Adaptive capacity can provide up to 5 minutes of grace time by allocating unused capacity from other partitions to the “hot” one provided unused capacity is available and hard limits are not reached. The hard limits on a partition are 3,000 RCU or 1,000 WCU.

Cross-Region Replication

If you want a DynamoDB table to span regions, you’ll need to use global tables that require careful planning and implementation. The tables in all regions must use on-demand allocation or have auto scaling enabled. The tables in each region must be the same: time to live, the number of global, and local secondary indexes, and so on.

Global tables support only eventual consistency that can lead to data inconsistency. In such a conflict, DynamoDB applies a last writer wins (lww) policy. The data with the most recent timestamp is used.

Migrating an existing local table to a global table requires additional steps. First, DynamoDB Streams is enabled on the original local table to create a changelog. Then an AWS Lambda function is configured to copy the corresponding change from the original table to the new global table.

Cost Explosion 

As highlighted in Managed Cassandra Versus DynamoDB, DynamoDB’s pricing model can easily make it expensive for a fast growing company:

  • The pricing model is based on throughput, therefore costs increase as IO increases. 
  • A hot partition may require you to overprovision a table.
  • Small reads and writes are penalized because measured throughput is rounded up to the nearest 1 KB boundary for writes and 4 KB boundary for reads.
  • Writes are four times more expensive than reads.
  • Strongly consistent reads are twice the cost of eventually consistent reads. 
  • Workloads performing scans or queries can be costly because the read capacity units are calculated on the number of bytes read rather than the amount of data returned.
  • Read heavy workloads may require DynamoDB Accelerator (DAX) which is priced per node-hour consumed. A partial node-hour consumed is billed as a full hour.
  • Cross region replication incurs additional charges for the amount of data replicated by the Global Secondary Index and the data read from DynamoDB Streams.
  • DynamoDB does not distinguish between a customer-facing, production table versus tables used for development, testing, and staging.

Summary 

DynamoDB’s advantages are an easy start; absence of the database management burden; sufficient flexibility, availability, and auto scaling; in-built metrics for monitoring; encryption of data at rest.

Cassandra’s main advantages are: fast speed of writes and reads; constant availability; a SQL-like Cassandra Query Language instead of DynamoDB’s complex API; reliable cross data center replication; linear scalability and high performance. 

However, the mere technical details of the two databases shouldn’t be the only aspect to analyze before making a choice.

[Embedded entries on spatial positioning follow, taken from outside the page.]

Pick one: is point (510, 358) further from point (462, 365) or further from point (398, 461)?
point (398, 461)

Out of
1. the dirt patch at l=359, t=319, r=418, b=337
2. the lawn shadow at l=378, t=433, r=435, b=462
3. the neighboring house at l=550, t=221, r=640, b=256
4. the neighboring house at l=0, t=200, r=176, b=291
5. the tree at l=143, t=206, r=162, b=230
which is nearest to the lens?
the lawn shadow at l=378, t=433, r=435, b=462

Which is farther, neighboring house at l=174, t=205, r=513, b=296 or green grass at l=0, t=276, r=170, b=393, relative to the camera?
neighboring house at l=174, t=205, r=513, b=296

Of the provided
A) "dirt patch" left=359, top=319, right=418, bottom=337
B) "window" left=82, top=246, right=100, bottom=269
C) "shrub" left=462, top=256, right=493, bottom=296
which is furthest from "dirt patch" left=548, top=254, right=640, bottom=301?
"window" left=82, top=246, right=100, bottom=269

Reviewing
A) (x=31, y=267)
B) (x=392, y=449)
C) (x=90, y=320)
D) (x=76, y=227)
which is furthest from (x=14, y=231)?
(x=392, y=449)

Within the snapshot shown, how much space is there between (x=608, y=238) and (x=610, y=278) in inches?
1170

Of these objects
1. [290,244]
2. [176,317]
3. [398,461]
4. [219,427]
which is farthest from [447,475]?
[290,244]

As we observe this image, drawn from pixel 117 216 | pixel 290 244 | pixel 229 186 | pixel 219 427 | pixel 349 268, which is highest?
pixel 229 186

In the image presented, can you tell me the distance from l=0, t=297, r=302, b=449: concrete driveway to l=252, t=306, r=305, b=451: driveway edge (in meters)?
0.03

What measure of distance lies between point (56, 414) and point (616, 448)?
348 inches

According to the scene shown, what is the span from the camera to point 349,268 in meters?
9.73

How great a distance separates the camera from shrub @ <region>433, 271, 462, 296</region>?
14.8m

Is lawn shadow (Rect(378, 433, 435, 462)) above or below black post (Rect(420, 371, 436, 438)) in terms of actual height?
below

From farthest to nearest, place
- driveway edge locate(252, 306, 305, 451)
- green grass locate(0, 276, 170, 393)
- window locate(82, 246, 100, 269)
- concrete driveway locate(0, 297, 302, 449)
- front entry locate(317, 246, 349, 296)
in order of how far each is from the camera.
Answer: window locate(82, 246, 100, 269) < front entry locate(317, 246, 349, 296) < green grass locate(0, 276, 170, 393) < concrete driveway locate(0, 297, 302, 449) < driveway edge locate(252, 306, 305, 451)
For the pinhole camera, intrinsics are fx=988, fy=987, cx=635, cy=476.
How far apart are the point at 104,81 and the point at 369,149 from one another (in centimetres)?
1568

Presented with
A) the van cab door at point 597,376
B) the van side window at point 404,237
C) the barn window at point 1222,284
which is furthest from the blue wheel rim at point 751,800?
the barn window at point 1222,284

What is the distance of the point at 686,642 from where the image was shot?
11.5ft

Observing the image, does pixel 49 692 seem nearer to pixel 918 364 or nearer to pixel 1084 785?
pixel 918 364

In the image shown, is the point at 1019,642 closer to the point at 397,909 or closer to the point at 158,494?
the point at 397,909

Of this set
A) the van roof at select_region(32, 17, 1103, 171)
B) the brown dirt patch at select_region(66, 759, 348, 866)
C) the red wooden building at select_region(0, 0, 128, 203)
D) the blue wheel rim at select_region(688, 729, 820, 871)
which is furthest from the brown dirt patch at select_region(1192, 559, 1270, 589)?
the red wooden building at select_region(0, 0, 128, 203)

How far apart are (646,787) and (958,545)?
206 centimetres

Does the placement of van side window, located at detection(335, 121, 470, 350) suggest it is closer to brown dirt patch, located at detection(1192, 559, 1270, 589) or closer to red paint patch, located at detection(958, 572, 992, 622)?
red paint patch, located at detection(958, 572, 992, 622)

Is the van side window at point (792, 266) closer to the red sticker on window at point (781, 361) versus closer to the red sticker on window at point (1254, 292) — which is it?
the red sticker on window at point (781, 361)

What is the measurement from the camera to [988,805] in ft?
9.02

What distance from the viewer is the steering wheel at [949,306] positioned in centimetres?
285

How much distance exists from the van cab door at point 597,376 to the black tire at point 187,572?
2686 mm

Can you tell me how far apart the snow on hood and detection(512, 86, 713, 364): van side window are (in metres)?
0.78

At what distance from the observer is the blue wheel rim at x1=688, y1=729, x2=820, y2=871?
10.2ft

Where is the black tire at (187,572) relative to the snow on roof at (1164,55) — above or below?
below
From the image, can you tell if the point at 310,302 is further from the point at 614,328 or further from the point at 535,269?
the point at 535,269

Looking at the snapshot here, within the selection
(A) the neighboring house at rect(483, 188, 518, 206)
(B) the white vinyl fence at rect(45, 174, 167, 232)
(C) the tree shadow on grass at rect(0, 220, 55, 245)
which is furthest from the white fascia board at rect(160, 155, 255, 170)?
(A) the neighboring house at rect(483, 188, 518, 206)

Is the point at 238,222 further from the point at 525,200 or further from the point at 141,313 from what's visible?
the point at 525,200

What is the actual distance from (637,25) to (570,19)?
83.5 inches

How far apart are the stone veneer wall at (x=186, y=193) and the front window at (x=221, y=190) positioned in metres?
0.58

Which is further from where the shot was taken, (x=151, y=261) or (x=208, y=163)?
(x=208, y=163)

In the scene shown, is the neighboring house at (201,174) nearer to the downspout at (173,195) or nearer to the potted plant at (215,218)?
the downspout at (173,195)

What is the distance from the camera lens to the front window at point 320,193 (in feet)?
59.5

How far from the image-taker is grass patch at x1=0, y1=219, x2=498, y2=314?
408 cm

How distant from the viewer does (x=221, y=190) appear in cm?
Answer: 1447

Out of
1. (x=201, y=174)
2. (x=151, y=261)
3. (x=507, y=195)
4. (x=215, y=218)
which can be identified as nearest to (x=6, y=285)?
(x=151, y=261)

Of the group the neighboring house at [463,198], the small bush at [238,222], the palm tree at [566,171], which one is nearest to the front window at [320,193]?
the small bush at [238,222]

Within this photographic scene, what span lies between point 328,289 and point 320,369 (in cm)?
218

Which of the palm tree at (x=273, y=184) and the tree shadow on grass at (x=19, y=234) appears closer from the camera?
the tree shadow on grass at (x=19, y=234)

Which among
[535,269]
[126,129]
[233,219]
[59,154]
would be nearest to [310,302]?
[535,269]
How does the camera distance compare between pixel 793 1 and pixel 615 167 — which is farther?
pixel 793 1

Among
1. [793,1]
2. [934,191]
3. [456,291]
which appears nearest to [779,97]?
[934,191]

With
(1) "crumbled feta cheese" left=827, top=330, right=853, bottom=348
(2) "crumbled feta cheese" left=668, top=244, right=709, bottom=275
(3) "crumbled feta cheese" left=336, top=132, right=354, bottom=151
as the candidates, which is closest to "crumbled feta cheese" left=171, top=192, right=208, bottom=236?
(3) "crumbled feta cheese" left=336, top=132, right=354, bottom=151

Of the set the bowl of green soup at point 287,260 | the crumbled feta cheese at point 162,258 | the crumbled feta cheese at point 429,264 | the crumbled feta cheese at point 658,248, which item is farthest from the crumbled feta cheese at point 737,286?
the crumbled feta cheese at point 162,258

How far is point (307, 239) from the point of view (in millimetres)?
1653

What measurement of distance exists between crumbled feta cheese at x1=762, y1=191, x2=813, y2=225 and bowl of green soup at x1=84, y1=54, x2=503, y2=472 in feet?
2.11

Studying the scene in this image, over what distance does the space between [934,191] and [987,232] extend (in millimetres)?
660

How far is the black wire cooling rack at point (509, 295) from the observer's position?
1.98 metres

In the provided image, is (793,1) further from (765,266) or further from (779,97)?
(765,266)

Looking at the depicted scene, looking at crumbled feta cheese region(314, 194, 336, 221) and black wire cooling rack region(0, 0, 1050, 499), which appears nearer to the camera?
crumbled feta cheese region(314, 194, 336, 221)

Cassandra versus DynamoDB costs must be compared carefully. If you have an application that mostly writes or one that relies on strong read consistency, Cassandra may be a better choice.

You will also need to know which technologies you need to supplement the database? If you need the open source like ElasticSearch, Apache Spark, or Apache Kafka, Cassandra is your choice. If you plan to make extensive use of AWS products, then it’s DynamoDB.

If you use a cloud provider other than AWS or run your own data centers, then you would need to choose Cassandra.